Train the model

If there are new data files that significantly change the types of information the model knows how to predict you need to retrain the model. In the case that you want to retrain the model but are not dealing with significant changes in the data cleaning and splitting steps, as needed. The steps of training a model are called inside of train_model_pipeline.py, but each of the individual steps performed are also discussed below.

Training a model

Training a model can be done by calling the train_model_pipeline.py file. This file combines each preprocessing step to allow the entire training process to be invoked from one call. The process begins by creating a unique output directory based on the date and time which the process begins. All outputs will be located within the new directory.

Using the input_config.yml file or the passed command line arguements (which can be viewed by passing the --help arguement), each required input will be validated before being used within the program.

The data will first be loaded by preprocessing.py, which load the building data and the energy data, and merges the two with the weather data (for energy training). For costing, no weather or energy data is loaded. Following additional data cleaning, the data is split into train/test/validation sets, where the validation set is either split from the regular input data or is loaded from an explicitly provided file to be used for validation.

Note

All input data will be used ‘as is’, where transformations using specific calculations should be done before the data is used for processing.

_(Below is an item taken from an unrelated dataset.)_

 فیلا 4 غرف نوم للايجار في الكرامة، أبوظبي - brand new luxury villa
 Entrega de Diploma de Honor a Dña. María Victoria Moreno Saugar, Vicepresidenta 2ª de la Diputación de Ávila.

Before training the Machine Learning model, the optimal features will be selected by calling feature_selection.py. This process will use one of several avilable tools for feature selection to derive a list of features which will be used for training. This omits any feature which will not be useful in the training process. The availability of each feature selection tool will vary depending on whether the total energy/costing is predicted or whether the energy/costing breakdowns are predicted.

There are options from selecting between two models: Either a Multilayer Perceptron (MLP) or a Random Forest (RF) model. User can specify the type of being model that needs to be trained by sepcifying ‘mlp’ for MultiLayer Perceptron or ‘rf’ for Random Forest Model in the selected_model_type parameter in input_config.yml.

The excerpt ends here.